Cervical cancer cases halve in 30 years: experts hinh anh 1A conference held in HCM City discusses new therapies to increase the survival rate for patients with cancers in the last stage (Photo Courtesy of Buzz Communication)
HCM City (VNA) - The number of cervical cancer cases in Vietnam has fallen by half in the last 30 years thanks to a nationwide network of health facilities providing gynaecology screening, according to Professor Nguyen Chan Hung, Chairman of the Vietnam Cancer Association.

Hung told Vietnam News that gynaecological examinations and tests for the presence of precancerous or cancerous cell on the cervix are available at most health facilities in the country.

In addition, people’s awareness of the need for regular examinations and tests also improves, he said.

“Patients can get more timely treatment to prevent the development of cancer, which has resulted in a drop in cervical cancer,” he said.

Vaccinations, which are given to women under a certain age, have also reduced the incidences of cancer, he added.

According to International Agency for Research on Cancer’s Globocan 2012, a report on incidences, mortality and prevalence of cancers in 184 countries, showed that Vietnam had a lower prevalence of cervical cancer than many other countries, including Cambodia, Myanmar and others in the region.

“People should not be too anxious about this cancer because with early diagnosis and treatment, the rate of recovery is 80-90 percent,” he said.

However, it should not be disregarded, Hung said. Whenever women have excessive vaginal bleeding, they should visit a doctor.

According to a report from Globocan 2012, Vietnam reported 5,146 new cervical cancer cases in 2012.

Speaking at a conference about cervical and ovarian cancers held recently in HCM City, Dr Vu Van Vu, head of medical oncology ward No 1 at HCM City Oncology Hospital, said: “Cervical cancer still is a challenge for the country, and HCM City.”

The cancer is still one of the leading causes of death among women¸ with more than 2,400 dying each year.

In cases of late detection, the five-year survival rate is only 16 percent.

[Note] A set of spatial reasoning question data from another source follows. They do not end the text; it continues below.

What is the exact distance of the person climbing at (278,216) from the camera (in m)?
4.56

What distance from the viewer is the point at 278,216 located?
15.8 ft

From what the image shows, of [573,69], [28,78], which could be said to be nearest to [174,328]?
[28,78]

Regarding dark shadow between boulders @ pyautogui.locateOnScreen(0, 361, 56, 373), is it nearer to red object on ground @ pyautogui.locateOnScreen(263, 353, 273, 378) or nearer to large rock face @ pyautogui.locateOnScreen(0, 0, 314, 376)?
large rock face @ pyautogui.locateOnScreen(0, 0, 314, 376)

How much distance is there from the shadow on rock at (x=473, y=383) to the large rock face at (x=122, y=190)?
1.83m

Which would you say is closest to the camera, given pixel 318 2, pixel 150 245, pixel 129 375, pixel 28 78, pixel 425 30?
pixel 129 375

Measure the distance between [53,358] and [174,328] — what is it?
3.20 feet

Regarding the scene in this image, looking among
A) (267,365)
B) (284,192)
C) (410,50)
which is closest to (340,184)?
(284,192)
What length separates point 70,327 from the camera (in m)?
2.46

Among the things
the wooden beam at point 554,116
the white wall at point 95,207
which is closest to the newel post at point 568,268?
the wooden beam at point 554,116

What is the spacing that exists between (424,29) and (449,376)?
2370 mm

Late last year, the drug bevacizumab, which the Ministry of Health approved to be used in the country, began to be used with chemotherapy. It has helped increase the survival rate for patients in the last stage of cancer.

In 2014, the US Food and Drug Administration approved bevacizumab solution for intravenous infusion in combination with chemotherapy.

At a conference held by the Vietnam Cancer Association in cooperation with HCM City Oncology Hospital and HCM City representative office of Hoffmann-La Roche, Dr. Mary McCormack, consultant Oncologist at London’s University College Hospital, said that doctors should note side effects and have careful patient selection before treatment.

Adverse complications such as wound healing, hypertension and thrombosis can also be avoided by appropriate planning for treatment, she said.

In Vietnam, the drug and chemotherapry combination is used for treatment for patients in the last stage of cancer, including ovarian cancer.

The Globocan 2012 showed that Vietnam had 1,229 new cases with ovarian cancers in 2012. The prevalence of ovarian cancer was the lowest in the region.

However, most cases of cancer are detected in the last stage because ovarian cancer often has similar symptoms to digestive diseases.

Hung said that the cancer could occur at any age, including children. Women should have periodic health check-ups, including abdominal ultrasounds which are one of the ways to detect tumours in ovaries.

Even if tumours are noncancerous, they should be watched by doctors frequently, he said.